Q: What is essential and what is non-essential? When will we have to present our proof of vaccination and when won't we?

A: We're working on the final details of that, but we're looking to mirror what had been adopted in places like British Columbia and Ontario. On their lists are bars, restaurants, movies, concerts, theatres, sporting events, recreational events. 

It's probably more about what's not in, which is things that people need to do: they need to get health care, going to faith services, going shopping. 

The reason we're doing this is we're removing the gathering limits, we're allowing people to get together in much larger numbers, so those are places where, for the time-limited period as we get through the fourth wave, to do that safely, we need to have vaccinated people getting together. The risk of them having COVID and having it spread widely is much, much less.

Q: Does that mean employees or workers in those non-essential service places will also have to be vaccinated?

A: No. Workplace vaccination policy is a whole different piece. 

Q: Is it likely to happen then, for example, in health care [workplaces] there will be a proof of vaccine policy?

A: We're working on the details of that. Ultimately, people will have a choice whether they get vaccinated or not. It's likely to be if they chose not to get vaccinated in the health-care setting, then they have much higher requirements around their own PPE, regular testing, those kinds of things. 

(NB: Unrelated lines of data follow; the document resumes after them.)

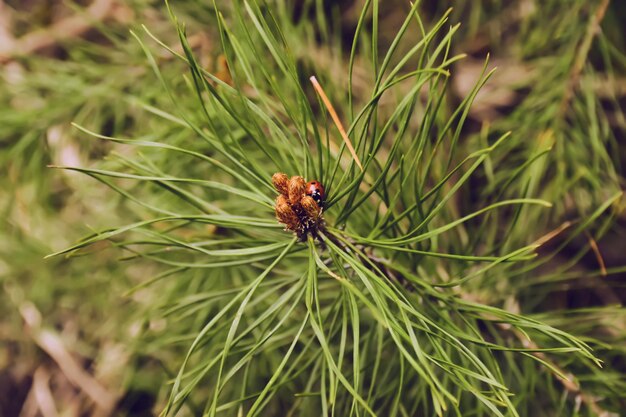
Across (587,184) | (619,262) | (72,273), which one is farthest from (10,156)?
(619,262)

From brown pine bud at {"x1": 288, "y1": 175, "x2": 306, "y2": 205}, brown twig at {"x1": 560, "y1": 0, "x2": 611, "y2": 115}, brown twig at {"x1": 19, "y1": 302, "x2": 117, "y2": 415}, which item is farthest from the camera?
brown twig at {"x1": 19, "y1": 302, "x2": 117, "y2": 415}

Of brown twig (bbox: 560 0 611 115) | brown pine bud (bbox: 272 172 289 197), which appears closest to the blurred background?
brown twig (bbox: 560 0 611 115)

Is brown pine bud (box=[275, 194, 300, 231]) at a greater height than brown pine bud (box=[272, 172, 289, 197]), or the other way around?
brown pine bud (box=[272, 172, 289, 197])

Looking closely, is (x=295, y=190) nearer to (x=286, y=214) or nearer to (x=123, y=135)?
(x=286, y=214)

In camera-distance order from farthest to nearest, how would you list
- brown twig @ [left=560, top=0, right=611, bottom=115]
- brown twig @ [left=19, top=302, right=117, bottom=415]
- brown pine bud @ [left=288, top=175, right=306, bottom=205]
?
1. brown twig @ [left=19, top=302, right=117, bottom=415]
2. brown twig @ [left=560, top=0, right=611, bottom=115]
3. brown pine bud @ [left=288, top=175, right=306, bottom=205]

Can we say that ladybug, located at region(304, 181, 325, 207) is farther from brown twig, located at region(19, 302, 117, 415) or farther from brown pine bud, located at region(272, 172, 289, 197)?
brown twig, located at region(19, 302, 117, 415)

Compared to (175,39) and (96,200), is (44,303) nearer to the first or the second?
(96,200)

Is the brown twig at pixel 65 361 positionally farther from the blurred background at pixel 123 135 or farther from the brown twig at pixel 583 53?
the brown twig at pixel 583 53

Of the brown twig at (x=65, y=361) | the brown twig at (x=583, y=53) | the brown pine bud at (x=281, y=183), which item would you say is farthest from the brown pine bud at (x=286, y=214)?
the brown twig at (x=65, y=361)
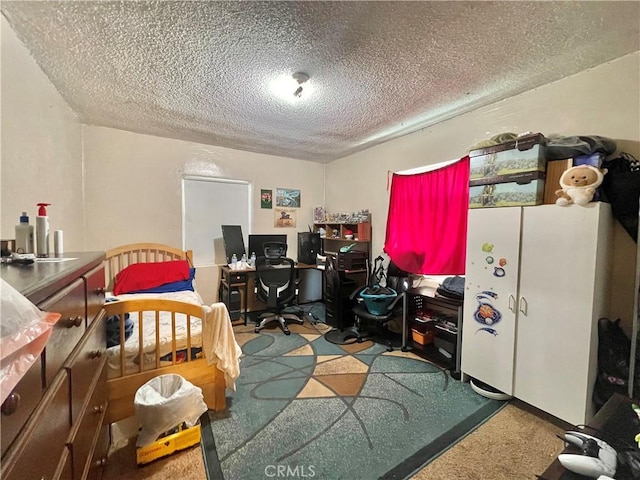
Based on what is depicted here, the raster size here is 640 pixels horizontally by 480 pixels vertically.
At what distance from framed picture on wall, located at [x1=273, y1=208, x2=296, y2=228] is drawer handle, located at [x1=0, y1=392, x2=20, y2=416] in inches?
155

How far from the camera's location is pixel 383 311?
9.67 ft

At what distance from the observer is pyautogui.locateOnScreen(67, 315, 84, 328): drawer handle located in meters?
0.90

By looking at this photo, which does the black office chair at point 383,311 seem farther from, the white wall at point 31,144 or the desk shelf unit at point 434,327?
the white wall at point 31,144

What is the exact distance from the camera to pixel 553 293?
1.79m

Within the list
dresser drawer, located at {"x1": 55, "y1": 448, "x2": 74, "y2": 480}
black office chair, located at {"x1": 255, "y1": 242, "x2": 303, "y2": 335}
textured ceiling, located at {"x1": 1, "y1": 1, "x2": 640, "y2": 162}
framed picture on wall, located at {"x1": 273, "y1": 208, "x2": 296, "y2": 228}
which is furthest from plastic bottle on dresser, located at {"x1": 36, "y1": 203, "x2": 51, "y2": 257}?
framed picture on wall, located at {"x1": 273, "y1": 208, "x2": 296, "y2": 228}

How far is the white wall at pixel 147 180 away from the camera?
3.20 meters

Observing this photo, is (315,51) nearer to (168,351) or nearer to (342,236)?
(168,351)

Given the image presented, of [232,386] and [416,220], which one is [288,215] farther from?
[232,386]

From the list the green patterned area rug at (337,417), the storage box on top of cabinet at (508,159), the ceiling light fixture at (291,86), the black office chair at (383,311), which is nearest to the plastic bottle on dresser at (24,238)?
the green patterned area rug at (337,417)

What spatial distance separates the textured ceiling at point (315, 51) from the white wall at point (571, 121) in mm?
99

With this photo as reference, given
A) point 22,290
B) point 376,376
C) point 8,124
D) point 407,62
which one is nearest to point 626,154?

Q: Might that also extend to the education system?

A: We're looking at health care as a starting point. We need to understand whether we go to other workplaces; one of the key factors is, where are we getting with our vaccination rate? We know that people who are 35 and up have very high vaccination rates. Given the average age of our teachers, I think it's a fair assumption that the large majority of teachers are already vaccinated.

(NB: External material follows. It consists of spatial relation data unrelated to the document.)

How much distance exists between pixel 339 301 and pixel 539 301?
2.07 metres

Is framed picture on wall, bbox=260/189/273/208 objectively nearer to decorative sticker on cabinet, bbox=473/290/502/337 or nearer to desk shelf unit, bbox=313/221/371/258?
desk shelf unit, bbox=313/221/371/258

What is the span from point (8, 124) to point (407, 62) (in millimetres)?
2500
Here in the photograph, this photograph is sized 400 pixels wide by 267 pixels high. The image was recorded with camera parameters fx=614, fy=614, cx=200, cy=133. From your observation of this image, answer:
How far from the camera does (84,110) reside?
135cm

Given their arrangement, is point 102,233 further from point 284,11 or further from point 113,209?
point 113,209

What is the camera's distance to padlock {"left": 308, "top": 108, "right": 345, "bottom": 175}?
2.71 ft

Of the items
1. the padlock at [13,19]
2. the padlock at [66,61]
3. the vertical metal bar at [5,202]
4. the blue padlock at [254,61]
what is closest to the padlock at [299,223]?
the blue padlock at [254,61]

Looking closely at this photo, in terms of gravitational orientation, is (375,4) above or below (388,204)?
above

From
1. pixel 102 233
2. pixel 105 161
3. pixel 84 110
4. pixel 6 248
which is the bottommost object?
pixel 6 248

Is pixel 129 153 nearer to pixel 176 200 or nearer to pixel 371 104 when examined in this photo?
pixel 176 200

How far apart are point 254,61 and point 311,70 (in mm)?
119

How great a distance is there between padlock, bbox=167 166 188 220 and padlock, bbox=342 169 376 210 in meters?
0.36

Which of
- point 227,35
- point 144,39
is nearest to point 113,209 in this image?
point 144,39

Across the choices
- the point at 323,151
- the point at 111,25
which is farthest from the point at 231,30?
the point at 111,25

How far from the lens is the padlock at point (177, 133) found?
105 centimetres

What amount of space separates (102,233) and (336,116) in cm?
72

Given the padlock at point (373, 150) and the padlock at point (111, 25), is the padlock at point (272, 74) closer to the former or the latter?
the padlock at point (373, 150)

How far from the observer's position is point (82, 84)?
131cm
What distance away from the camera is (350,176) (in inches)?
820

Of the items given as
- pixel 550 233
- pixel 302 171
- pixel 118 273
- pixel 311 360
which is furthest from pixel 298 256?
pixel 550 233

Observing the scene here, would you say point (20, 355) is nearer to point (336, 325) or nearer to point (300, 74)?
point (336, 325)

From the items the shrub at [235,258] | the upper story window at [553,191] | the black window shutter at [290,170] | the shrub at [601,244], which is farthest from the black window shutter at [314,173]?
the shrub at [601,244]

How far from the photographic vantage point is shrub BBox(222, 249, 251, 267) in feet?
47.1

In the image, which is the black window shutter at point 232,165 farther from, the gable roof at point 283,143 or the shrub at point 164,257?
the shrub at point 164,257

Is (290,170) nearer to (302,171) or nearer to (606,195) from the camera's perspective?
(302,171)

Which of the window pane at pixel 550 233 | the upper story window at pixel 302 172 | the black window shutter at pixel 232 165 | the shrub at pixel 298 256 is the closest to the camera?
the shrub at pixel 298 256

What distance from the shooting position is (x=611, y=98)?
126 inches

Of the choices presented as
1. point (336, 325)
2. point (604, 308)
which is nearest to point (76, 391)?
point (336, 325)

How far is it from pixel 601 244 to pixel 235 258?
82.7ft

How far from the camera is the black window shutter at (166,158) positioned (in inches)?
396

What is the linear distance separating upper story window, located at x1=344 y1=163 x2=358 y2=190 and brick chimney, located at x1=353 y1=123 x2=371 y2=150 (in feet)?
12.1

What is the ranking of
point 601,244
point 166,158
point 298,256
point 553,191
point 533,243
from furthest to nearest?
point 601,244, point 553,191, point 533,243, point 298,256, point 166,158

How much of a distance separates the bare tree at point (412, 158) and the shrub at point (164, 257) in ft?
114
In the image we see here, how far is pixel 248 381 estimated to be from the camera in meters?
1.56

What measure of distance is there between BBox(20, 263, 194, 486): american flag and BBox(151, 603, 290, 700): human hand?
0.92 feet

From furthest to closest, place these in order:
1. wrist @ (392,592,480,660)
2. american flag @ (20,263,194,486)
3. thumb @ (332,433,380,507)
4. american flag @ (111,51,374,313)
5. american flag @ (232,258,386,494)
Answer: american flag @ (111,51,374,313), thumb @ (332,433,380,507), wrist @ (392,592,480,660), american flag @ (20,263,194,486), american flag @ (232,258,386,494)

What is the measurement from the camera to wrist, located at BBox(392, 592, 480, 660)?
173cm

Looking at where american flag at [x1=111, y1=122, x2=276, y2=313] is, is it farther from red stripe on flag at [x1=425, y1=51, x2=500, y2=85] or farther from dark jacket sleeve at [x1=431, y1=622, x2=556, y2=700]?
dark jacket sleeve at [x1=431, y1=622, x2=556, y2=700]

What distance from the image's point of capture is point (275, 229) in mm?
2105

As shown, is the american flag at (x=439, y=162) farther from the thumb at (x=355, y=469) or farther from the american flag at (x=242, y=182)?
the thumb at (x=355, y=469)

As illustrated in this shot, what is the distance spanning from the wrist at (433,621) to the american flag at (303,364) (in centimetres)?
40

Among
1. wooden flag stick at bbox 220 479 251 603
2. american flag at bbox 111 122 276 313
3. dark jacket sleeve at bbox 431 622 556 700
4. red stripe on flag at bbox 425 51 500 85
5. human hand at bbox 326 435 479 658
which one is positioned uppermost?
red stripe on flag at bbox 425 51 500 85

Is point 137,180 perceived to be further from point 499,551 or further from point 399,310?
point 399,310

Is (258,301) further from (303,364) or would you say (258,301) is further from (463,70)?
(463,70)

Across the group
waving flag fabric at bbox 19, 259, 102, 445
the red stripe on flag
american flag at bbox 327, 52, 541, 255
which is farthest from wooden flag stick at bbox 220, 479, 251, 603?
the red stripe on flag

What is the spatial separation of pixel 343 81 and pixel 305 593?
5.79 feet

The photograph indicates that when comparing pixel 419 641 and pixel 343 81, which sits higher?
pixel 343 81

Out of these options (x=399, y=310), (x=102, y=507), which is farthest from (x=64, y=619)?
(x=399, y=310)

Q: Can you help us understand why this is the right time to change the mask mandate, the social distance requirements, generally, but also in schools after Sept. 20?

A: There's a distinction between mandating masks versus recommending. We're still strongly recommending that even after the 15th, anywhere that they're in an indoor environment — public or private — where they're around other people [who aren't in their household], that they continue to wear a mask. 

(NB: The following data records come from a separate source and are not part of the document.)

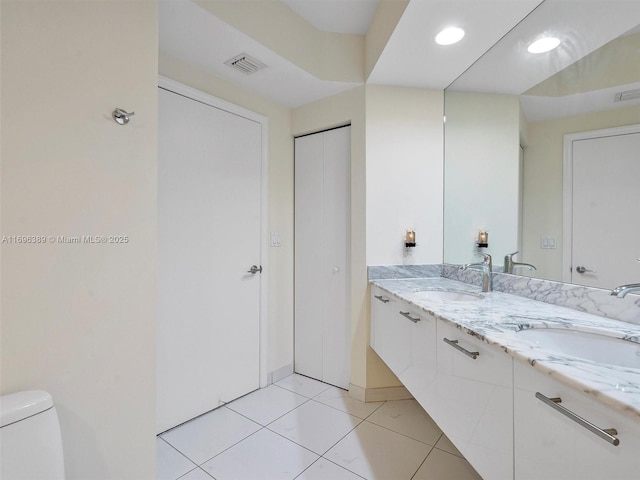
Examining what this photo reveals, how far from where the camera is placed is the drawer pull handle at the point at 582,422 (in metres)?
0.56

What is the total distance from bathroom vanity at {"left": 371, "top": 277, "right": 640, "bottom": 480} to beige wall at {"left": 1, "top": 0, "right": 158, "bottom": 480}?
3.93 ft

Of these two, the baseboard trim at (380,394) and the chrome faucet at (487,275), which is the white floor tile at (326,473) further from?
the chrome faucet at (487,275)

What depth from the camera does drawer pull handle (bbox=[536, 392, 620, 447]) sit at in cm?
56

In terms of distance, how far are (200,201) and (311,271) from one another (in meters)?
1.03

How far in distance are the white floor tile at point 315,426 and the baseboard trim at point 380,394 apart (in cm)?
21

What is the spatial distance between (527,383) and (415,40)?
1.74 m

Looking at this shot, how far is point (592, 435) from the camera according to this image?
1.98ft

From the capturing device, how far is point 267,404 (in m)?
2.05

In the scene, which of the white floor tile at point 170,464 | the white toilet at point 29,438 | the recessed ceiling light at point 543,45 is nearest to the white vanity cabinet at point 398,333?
the white floor tile at point 170,464

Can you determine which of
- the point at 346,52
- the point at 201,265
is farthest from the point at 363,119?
the point at 201,265

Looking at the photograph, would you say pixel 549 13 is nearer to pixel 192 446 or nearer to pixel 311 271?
pixel 311 271

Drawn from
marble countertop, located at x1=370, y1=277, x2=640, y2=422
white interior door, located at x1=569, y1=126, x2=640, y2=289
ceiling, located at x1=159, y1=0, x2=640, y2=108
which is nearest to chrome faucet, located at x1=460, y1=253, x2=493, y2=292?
marble countertop, located at x1=370, y1=277, x2=640, y2=422

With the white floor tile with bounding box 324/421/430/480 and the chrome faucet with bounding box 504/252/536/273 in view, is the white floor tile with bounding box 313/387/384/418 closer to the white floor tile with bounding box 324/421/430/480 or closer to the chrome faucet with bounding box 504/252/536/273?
the white floor tile with bounding box 324/421/430/480

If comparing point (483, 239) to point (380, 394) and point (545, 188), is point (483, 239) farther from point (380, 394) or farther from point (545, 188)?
point (380, 394)
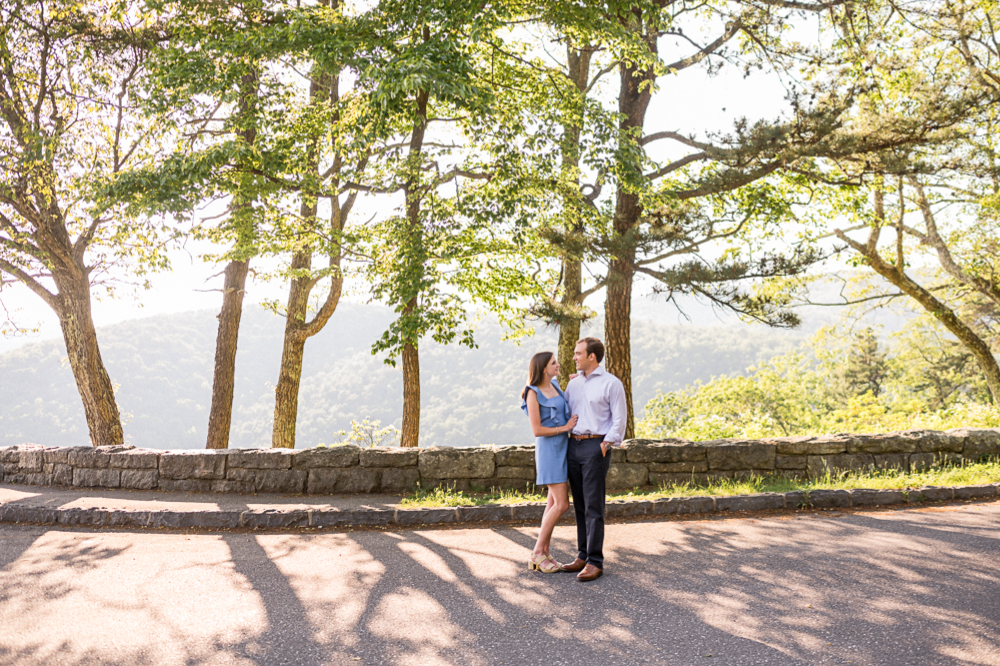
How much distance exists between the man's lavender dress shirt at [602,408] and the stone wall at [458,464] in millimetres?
3359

There's an important principle of public health about the proportionality of our response. If you have stronger responses — things that are mandated — you need to have enough severity that justifies that. Right now, we don't have any evidence of ongoing circulation of the COVID virus here in Nova Scotia. 

Once we get to our vaccine target, that provides us with a large degree of protection. It would be hard to justify a continuing mandate of mask in that environment. 

Q: To the proof of vaccination: How will people who don't have access to a smartphone or a printer, how will they provide that proof?

A: People who are immunized through the Nova Scotia program can get access through an email and print off a paper copy. My family, we all have laminated cards now. People can phone the vaccine hotline [1-833-797-7772] and get a one printed off for them and mailed to them.

People who were immunized through the federal programs, but are now in Nova Scotia, we're working on a process to provide them that Nova Scotia proof of vaccination. 

Q: Do you anticipate for example that malls will have individual stores asking for proof of vaccination, or that there will be someone at the entrance?

A: We don't anticipate that there will be proof of vaccination for shopping. That's not a large gathering. And for many people, shopping is essential. None of the other provinces have included shopping in this.

Q: And what about for restaurants?

A: We still have lots of work to do with various business sectors, but what we're hearing so far is strong support. They understand it's necessary as we open up. 

Q: Any reason we're avoiding the word "passport" in Nova Scotia?

A: "Passport" to me facilitates international travel. For within Nova Scotia, it's really you just have to provide proof of vaccination, so that's what we're calling it.